Bronchopulmonary dysplasia, or BPD, is a lung-function abnormality that affects one-fourth to one-half of extremely low birthweight premature infants, mostly those who need to be given prolonged duration of oxygen therapy. This therapy creates reactive oxygen species in the lung, and that stress, along with some other contributors, can lead to chronic or life-threatening lung disease because it interferes with maturation of the still-developing lung. The blocked maturation includes the tiny terminal saccules that normally continue to develop through the last 14 weeks of a full-term gestation and about five weeks more after birth.
“Every baby who is born extremely prematurely needs to have such lung injury minimized, or else it can go downhill from there,” Kandasamy said.
Researchers collected venous endothelial cells from umbilical cords of 69 infants born at 26 weeks average gestation. The average birthweight of these infants was 1.9 pounds; 34 of the infants survived without BPD, and 35 developed BPD and/or died. Of those 35, 24 survived with BPD and 11 died before BPD status could be assessed at 36 weeks gestational age.

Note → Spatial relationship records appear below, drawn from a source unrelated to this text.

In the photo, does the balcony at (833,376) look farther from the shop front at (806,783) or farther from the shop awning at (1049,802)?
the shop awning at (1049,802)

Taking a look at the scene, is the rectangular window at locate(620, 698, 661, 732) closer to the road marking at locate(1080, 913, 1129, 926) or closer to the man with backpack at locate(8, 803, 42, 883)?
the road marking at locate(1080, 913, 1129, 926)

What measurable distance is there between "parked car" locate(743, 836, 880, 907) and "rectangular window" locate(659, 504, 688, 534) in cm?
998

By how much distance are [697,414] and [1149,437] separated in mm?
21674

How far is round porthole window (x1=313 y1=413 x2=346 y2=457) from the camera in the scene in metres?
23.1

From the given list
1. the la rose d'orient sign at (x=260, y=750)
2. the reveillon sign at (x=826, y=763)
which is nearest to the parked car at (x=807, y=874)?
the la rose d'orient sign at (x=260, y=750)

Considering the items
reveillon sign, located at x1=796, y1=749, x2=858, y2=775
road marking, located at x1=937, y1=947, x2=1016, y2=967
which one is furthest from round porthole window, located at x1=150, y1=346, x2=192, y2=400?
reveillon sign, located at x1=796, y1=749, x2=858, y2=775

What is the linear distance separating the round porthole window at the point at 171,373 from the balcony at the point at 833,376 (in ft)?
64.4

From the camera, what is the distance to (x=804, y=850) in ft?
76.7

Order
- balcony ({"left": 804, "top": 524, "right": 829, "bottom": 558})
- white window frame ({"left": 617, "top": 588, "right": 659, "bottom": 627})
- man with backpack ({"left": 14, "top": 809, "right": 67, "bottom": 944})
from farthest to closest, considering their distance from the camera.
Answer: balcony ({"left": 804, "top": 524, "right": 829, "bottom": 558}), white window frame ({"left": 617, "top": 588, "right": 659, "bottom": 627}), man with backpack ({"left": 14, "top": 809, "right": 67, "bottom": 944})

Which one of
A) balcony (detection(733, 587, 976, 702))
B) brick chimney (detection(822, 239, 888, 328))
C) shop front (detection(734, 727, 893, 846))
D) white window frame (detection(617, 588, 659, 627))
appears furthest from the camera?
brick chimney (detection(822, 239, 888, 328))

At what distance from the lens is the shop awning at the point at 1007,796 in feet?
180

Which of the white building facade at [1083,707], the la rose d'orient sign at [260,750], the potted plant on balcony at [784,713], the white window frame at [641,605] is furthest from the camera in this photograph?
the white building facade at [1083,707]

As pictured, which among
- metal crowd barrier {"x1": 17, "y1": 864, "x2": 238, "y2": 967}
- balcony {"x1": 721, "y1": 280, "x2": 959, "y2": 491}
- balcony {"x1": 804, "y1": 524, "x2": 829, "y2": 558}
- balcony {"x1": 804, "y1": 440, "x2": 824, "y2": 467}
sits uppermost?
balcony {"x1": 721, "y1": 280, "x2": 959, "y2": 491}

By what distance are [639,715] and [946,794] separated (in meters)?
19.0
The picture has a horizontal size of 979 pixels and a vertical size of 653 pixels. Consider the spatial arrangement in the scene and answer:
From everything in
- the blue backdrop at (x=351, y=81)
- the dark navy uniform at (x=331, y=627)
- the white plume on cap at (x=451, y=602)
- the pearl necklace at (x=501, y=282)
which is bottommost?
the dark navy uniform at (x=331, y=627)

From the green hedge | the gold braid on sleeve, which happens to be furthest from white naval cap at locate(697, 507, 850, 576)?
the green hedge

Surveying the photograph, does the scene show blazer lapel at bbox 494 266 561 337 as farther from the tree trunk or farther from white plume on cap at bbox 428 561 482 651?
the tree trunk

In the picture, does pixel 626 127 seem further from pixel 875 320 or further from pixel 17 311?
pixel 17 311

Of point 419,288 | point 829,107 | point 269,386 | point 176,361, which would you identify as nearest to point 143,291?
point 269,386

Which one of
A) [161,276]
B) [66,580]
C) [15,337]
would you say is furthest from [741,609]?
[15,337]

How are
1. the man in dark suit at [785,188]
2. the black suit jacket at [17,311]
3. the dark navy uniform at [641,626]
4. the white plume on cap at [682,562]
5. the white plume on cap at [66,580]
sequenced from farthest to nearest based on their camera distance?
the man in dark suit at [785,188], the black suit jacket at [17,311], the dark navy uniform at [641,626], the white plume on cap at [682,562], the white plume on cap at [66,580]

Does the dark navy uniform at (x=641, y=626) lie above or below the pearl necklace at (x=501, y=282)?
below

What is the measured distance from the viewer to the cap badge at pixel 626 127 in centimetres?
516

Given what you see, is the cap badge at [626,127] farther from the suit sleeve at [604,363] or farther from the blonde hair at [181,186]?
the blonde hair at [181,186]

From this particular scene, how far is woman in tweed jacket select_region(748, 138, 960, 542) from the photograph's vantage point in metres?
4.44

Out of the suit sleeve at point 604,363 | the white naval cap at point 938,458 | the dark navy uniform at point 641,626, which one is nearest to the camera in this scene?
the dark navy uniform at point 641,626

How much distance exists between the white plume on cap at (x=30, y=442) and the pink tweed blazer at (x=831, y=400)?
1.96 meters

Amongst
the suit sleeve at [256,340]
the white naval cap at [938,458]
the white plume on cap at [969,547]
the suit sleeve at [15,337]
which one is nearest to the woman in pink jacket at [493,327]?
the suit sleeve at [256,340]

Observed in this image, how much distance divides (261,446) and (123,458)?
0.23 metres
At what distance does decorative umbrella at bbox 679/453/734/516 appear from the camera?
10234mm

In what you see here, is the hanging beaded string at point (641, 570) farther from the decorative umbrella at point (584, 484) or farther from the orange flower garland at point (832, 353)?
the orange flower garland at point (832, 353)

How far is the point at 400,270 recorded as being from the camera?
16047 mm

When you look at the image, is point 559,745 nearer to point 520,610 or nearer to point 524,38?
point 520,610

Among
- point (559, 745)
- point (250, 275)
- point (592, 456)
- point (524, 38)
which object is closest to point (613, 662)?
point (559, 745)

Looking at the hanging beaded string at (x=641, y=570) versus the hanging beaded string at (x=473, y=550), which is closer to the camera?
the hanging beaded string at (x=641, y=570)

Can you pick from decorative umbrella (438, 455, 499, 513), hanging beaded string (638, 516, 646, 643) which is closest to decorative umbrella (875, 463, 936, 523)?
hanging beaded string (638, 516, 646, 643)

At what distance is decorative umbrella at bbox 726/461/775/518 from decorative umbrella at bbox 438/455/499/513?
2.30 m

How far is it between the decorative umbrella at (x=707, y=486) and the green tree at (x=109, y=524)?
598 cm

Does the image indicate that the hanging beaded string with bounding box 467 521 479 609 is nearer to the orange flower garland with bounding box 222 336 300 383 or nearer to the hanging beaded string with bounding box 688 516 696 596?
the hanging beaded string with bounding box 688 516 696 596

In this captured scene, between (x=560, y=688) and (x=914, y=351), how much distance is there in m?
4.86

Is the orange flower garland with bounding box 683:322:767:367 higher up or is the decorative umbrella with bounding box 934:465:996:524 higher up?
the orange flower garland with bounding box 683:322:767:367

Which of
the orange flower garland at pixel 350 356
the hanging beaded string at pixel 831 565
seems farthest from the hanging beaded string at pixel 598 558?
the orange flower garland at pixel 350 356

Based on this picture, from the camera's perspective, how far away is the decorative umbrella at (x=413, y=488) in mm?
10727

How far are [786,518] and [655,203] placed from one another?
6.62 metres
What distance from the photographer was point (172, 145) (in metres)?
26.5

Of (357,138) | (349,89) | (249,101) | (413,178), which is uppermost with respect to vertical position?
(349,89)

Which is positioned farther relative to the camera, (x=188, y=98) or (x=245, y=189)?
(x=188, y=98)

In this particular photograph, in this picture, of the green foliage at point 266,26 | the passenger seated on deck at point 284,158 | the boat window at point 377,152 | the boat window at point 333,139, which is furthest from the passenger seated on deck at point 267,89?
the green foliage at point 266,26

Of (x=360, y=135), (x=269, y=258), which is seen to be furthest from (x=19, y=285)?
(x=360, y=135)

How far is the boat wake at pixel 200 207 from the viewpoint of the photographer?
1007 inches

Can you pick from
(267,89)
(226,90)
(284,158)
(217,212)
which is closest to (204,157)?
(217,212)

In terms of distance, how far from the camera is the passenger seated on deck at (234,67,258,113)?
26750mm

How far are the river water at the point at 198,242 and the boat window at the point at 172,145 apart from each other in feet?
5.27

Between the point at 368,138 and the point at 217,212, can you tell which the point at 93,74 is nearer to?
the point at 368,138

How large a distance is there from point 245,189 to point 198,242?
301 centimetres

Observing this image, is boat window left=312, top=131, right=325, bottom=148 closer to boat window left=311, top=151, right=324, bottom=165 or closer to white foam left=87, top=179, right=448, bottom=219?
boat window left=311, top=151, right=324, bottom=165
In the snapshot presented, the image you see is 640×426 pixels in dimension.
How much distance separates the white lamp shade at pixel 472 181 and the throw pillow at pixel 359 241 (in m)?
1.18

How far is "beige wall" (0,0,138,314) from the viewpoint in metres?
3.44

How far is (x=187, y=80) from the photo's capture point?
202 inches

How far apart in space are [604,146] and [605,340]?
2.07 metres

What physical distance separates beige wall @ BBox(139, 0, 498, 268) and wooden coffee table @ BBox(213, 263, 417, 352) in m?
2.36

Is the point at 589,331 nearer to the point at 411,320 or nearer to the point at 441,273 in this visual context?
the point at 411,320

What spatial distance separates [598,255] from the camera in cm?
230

These umbilical vascular endothelial cells were grown in culture and tested for mitochondrial energetic function and oxidant generation. Mitochondria are small organelles inside cells that are often called the powerhouses of the cell because they generate most of the cell’s ATP, a chemical form of energy. Oxidative stress can damage mitochondria, causing the release of dangerous reactive oxygen species.
Kandasamy and colleagues found that the endothelial cells of infants who developed BPD or died — as compared to endothelial cells of infants who survived without developing BPD — had significantly lower maximal oxygen consumption rates, produced more superoxide after exposure to excess oxygen, and released more hydrogen peroxide after exposure to excess oxygen. Superoxide and hydrogen peroxide are two types of reactive oxygen species.
These changes in the endothelial cells of the infants who developed BPD or died, as well as increased damage to mitochondrial DNA and some other observed changes, indicated impaired vascular endothelial mitochondrial function. This impaired function is a potential biomarker for BPD susceptibility in preterm infants, and it could help modify therapeutic strategies to decrease the risk of poor lung outcomes.
The UAB researchers say this is the first study to suggest that mitochondrial dysfunction in human-derived vascular endothelial cells is a strong predictor for BPD risk in premature infants.
“We are the first to study these cells from a baby’s umbilical cord and compare their function to risk for diseases in the same baby,” Kandasamy said.
Kandasamy says that UAB is one of the few medical centers where this research can be done, since the academic medical center combines excellent expertise in mitochondrial biology along with strong leadership in research regarding neonatal lung injury and development. He says he helped collect the umbilical cords during two years of his neonatology fellowship at UAB, including births that occurred at 3 a.m. or other wee hours of the morning.
Besides Kandasamy, authors of the paper, “Vascular Endothelial Mitochondrial Function Predicts Death or Pulmonary Outcomes in Preterm Infants,” published in the American Journal of Respiratory and Critical Care Medicine, are Nelida Olave, Ph.D., and Namasivayam Ambalavanan, M.D., UAB Department of Pediatrics; and Scott W. Ballinger, Ph.D., UAB Department of Pathology.